First, you can calculate the profit and loss of two contracts separately, and then add them to calculate the net profit and loss. The calculation results are as follows:
August gold futures contract: loss =464-46 1=3 USD/oz.
August loss+65438+February profit =-3+7 = USD 4/oz, that is, arbitrage can make a net profit of USD 4/oz.
Second, you can use the concept of price difference to calculate profit and loss. As can be seen from the magnetic profit operation, the price of gold futures sold by arbitrageurs in August is higher than the price bought in February, so it is selling arbitrage. The spread has changed from 1 1 USD/oz at the opening position to $7/oz at the closing position, and the spread has decreased by $4/oz.
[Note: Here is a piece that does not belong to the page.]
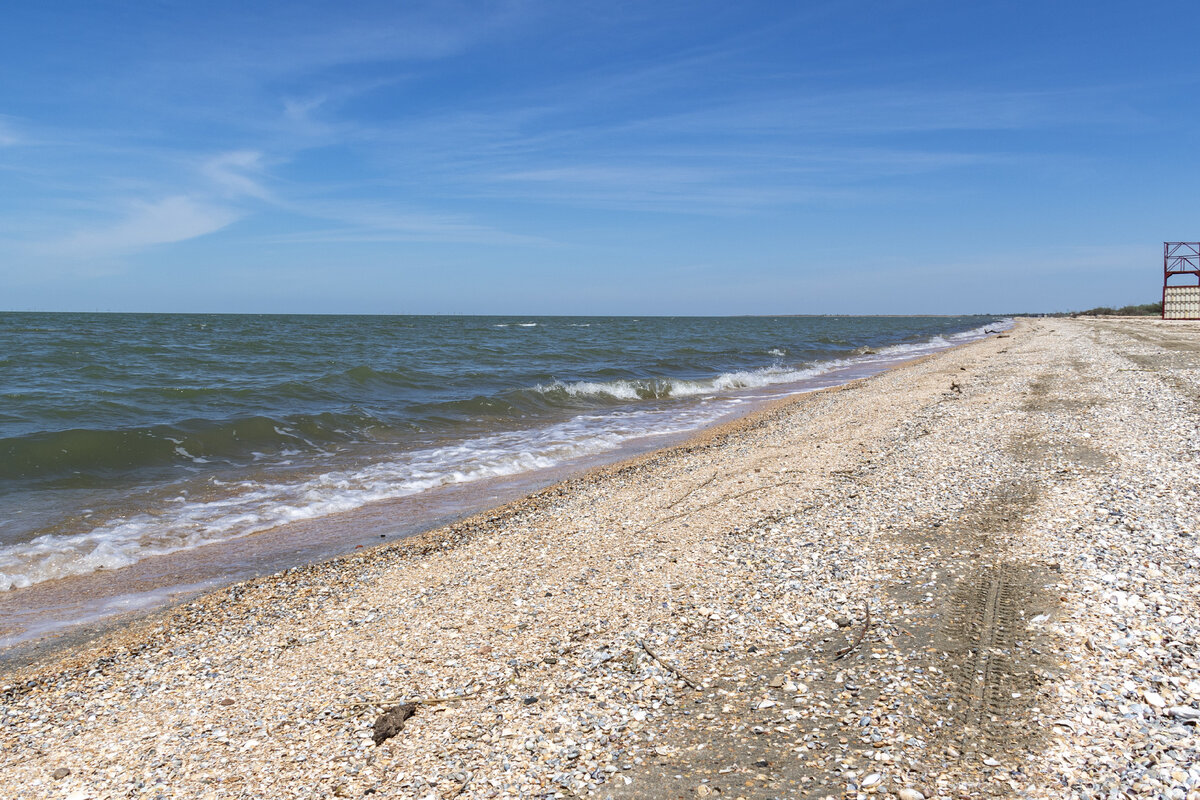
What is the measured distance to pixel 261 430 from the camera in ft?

What needs to be emphasized here is that if the arbitrageur buys and sells the contract of the same commodity in different delivery months (called intertemporal arbitrage), there may be a situation of forward market or reverse market, which is the judgment law of buying arbitrage profit and loss. For example, an arbitrageur buys August gold futures at 46 1 USD/oz, and sells 65438+February gold at 450 USD/oz. Obviously, this is a reverse market, and the "one party" with higher price is buying, so this arbitrage is buying arbitrage. Similarly, arbitrage can only be profitable if the spread is enlarged.
Although there are many types of arbitrage, their basic operating principles are similar and can be summarized into two categories: buy arbitrage and sell arbitrage. According to the law between price difference change and buy or sell arbitrage, we can correctly choose buy arbitrage or sell arbitrage according to the expectation of future price difference change direction.